Each line of the data below holding the word "algorithm" must be copied.

(INFORMATION SHOWN Opens)

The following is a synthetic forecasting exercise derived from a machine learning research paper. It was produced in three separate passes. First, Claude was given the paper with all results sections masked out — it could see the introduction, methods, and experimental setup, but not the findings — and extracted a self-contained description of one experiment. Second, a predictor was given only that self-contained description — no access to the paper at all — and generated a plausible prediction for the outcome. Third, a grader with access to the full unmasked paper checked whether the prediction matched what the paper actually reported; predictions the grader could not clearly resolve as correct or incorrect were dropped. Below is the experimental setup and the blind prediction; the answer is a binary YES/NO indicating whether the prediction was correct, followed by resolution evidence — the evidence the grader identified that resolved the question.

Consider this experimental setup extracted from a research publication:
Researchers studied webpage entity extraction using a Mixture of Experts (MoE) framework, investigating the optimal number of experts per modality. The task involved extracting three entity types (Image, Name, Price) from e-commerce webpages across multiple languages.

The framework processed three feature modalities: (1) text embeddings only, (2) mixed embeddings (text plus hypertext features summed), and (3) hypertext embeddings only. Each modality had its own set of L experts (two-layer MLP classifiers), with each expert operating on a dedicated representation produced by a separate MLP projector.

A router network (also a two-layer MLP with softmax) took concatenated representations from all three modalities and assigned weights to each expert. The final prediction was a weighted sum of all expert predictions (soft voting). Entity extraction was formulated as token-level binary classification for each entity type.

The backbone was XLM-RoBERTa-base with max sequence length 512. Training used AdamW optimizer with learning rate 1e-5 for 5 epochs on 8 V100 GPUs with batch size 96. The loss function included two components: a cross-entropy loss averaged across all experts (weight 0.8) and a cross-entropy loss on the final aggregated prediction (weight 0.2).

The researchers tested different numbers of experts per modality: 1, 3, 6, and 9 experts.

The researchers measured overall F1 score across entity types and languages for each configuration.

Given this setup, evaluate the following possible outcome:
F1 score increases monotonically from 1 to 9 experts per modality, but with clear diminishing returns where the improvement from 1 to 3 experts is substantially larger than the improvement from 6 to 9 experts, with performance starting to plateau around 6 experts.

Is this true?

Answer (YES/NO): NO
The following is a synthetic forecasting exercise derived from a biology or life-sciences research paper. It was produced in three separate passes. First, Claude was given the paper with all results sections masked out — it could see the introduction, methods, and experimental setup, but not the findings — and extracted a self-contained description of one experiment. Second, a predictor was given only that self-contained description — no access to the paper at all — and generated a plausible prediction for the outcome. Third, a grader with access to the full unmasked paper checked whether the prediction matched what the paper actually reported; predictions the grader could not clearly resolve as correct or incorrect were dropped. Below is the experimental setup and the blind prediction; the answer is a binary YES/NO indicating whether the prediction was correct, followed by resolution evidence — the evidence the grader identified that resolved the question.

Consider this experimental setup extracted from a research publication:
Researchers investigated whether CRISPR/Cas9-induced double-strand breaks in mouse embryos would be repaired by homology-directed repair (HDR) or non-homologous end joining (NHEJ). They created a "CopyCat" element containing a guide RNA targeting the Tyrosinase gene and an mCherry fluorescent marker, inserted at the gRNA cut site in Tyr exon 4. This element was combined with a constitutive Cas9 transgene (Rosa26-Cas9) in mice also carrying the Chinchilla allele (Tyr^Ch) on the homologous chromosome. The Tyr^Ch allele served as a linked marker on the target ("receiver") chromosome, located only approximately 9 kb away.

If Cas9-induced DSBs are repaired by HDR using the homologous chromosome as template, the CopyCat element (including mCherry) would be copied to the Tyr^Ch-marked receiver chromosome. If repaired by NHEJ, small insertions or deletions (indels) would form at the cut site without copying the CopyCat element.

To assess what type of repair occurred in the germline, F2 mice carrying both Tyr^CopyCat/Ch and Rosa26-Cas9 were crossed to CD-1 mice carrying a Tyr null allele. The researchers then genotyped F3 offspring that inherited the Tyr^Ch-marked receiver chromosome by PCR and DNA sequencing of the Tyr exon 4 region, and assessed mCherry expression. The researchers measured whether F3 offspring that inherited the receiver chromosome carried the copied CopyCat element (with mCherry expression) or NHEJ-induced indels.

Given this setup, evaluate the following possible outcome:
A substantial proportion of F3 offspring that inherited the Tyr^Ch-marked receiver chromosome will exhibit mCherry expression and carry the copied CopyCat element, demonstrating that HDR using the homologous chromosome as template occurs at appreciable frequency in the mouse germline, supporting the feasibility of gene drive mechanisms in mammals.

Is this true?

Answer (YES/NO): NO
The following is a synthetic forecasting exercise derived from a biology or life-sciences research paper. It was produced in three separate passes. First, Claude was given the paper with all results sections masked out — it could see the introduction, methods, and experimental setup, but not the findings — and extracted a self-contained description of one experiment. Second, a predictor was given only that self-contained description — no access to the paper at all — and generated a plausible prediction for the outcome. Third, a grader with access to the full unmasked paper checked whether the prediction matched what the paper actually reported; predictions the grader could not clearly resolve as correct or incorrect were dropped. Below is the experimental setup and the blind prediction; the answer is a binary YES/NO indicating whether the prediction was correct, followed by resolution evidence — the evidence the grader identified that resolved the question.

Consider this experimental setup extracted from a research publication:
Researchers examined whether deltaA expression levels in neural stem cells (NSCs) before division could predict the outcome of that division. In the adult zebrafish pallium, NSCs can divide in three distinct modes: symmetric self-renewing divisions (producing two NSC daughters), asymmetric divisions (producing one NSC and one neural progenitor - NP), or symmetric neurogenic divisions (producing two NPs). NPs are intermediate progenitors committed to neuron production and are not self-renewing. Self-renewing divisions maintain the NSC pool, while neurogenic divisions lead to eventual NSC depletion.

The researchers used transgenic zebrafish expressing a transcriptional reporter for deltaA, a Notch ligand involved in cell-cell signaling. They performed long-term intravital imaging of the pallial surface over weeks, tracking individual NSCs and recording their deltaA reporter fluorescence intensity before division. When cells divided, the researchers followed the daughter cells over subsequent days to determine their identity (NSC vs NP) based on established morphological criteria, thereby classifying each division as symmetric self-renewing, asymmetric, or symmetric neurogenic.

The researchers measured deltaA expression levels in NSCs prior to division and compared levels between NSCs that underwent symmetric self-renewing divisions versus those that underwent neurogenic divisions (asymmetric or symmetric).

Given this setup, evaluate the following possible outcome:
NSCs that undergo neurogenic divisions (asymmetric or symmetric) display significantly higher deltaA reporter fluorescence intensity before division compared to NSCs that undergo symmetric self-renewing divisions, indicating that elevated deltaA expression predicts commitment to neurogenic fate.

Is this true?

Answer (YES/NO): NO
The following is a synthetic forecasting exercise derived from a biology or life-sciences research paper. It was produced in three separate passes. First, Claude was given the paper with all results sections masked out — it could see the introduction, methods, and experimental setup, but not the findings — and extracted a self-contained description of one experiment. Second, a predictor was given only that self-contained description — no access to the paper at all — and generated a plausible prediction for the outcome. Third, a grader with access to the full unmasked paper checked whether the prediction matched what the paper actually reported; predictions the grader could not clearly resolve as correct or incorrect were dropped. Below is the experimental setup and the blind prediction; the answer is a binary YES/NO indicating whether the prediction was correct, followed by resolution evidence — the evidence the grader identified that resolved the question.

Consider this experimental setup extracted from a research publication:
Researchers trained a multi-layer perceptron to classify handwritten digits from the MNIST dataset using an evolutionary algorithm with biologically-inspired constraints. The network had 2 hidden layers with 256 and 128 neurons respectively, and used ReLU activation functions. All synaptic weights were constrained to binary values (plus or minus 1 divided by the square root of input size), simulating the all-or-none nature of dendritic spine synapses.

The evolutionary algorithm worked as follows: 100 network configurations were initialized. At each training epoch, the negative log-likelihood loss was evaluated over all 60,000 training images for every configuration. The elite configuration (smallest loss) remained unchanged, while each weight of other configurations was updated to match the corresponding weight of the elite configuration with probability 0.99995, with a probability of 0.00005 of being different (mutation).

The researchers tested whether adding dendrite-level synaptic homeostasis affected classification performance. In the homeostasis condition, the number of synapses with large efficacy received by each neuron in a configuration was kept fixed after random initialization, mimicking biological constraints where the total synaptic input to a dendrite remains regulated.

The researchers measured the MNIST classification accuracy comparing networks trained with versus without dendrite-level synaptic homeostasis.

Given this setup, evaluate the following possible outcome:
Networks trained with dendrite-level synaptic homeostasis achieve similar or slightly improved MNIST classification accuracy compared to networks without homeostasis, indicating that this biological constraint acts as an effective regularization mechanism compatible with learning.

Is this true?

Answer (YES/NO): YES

(INFORMATION SHOWN Closes)

» **ANSWER SPACE**:
Researchers trained a multi-layer perceptron to classify handwritten digits from the MNIST dataset using an evolutionary algorithm with biologically-inspired constraints. The network had 2 hidden layers with 256 and 128 neurons respectively, and used ReLU activation functions. All synaptic weights were constrained to binary values (plus or minus 1 divided by the square root of input size), simulating the all-or-none nature of dendritic spine synapses.
The evolutionary algorithm worked as follows: 100 network configurations were initialized. At each training epoch, the negative log-likelihood loss was evaluated over all 60,000 training images for every configuration. The elite configuration (smallest loss) remained unchanged, while each weight of other configurations was updated to match the corresponding weight of the elite configuration with probability 0.99995, with a probability of 0.00005 of being different (mutation).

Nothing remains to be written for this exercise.